■ **QUESTIONS ON THE MATERIAL**:
A: Please revise the passage of the Section 80E article starting at "- Old regime" and ending at "every other deduction.", putting "catch" in place of "gotcha".
B: According to the Section 80E article, what ceiling does Section 24 place on home loan interest?

■ **TEXT**:
-- Opening Marker --
Education loan and Section 80E — the full-interest deduction nobody talks about
8 min read
Section 80E of the Income Tax Act is the most generous deduction in the entire Chapter VI-A. The whole interest paid on an education loan, every rupee, is deductible. No upper cap. For up to eight years.
A 30%-slab borrower paying off a ₹15 lakh education loan at 11% over eight years saves ₹2.38 lakh in tax — provided they’re on the old regime. On the new regime, the same loan saves them ₹0.
Most education loan borrowers don’t know Section 80E exists. The ones who do mostly don’t know how the eight-year clock works. The ones who know that often default to the new regime and lose the benefit anyway. Three quiet ways the tax code gives you something, then takes it back.
Worth knowing the math, in case it applies to you.
What Section 80E says
Section 80E of the IT Act allows a deduction equal to the entire interest paid on a loan taken for higher education. The relevant fine print:
- No upper cap on the deduction. Unlike Section 24’s ₹2 lakh ceiling on home loan interest, 80E is uncapped. Pay ₹1 lakh in interest, deduct ₹1 lakh. Pay ₹3 lakh, deduct ₹3 lakh.
- Interest only, not principal. The principal portion of your EMI is not deductible under 80E or any other section of the Act. Banks sometimes pitch the deduction as “tax benefit on your EMI” — only the interest part qualifies.
- Only the borrower can claim it. If the loan is in the student’s name but the parent pays the EMI, the student is the only one eligible to claim the deduction, even if they’re not yet earning. If the loan is co-signed and both are paying, only one person can claim — typically whoever’s name is the primary borrower.
- Loans for the borrower, spouse, child, or legal ward all qualify. The student doesn’t have to be the borrower themselves.
- Higher education only. Section 80E defines higher education broadly — any course pursued after the senior secondary examination. Undergraduate, postgraduate, vocational, professional. Both India and abroad are eligible.
- Old regime only. Section 80E is in Chapter VI-A. Section 115BAC disallows Chapter VI-A deductions under the new regime. Same gotcha as every other deduction.
-- Closing Marker --
■ **DATASET EXCERPT**:
-- Opening Marker --
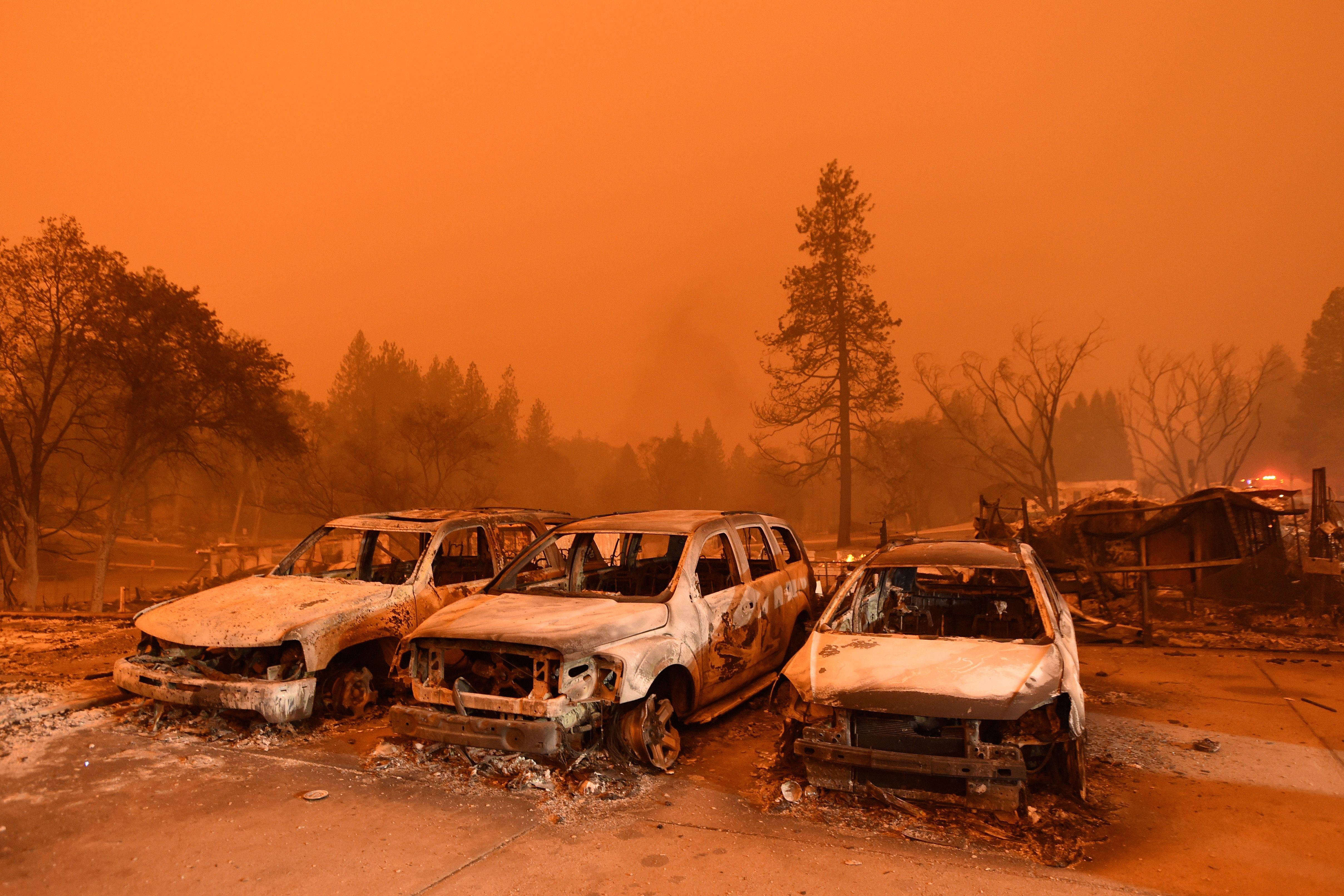 Burned vehicles in a parking lot engulfed in a smoky haze.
-- Closing Marker --
■ **SOLVED TASKS**:
A:
- Old regime only. Section 80E is in Chapter VI-A. Section 115BAC disallows Chapter VI-A deductions under the new regime. Same catch as every other deduction.

B: ₹2 lakh.